Durant l'été 2020, l'Union européenne a trouvé un accord permettant de créer le plan de relance "Next Generation EU". Ce fonds de 750 milliards d'euros servira à relancer l'économie des pays touchés par la crise sanitaire, en parallèle du budget de 1.100 milliards pour la période 2021-2027.

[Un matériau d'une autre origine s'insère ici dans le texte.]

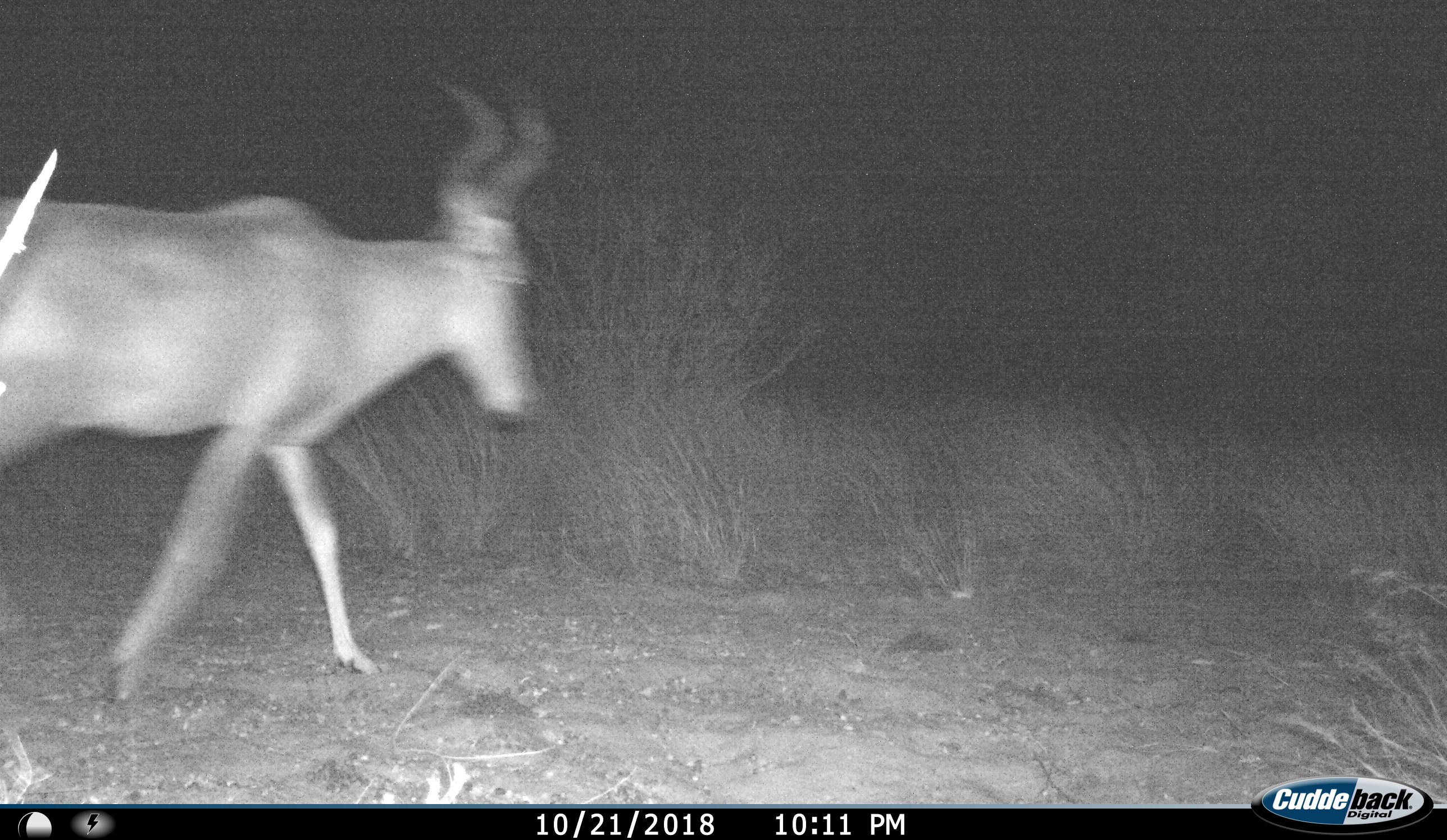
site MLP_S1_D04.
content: unidentified animal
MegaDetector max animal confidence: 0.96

Si l'accord a été salué par les pays de l'Union, cet argent ne va pas tomber du ciel: il sera prélevé directement chez les États européens. Ce qui implique de trouver des sources de financement. L'une d'elles sera basée sur une nouvelle "taxe" calculée "en fonction du poids des déchets d'emballages en plastique non recyclés". Les pays qui recyclent le mieux leurs déchets seront donc logiquement moins touchés que les autres.
Basée sur un coût de "0,80€ par kilogramme", la taxe pourrait générer plus de six milliards d'euros par an. D'après l'association des fabricants de plastiques Elipso, le coût pour le Luxembourg pourrait atteindre 15,9 millions d'euros (contre plus d'un milliard d'euros pour la France et l'Allemagne).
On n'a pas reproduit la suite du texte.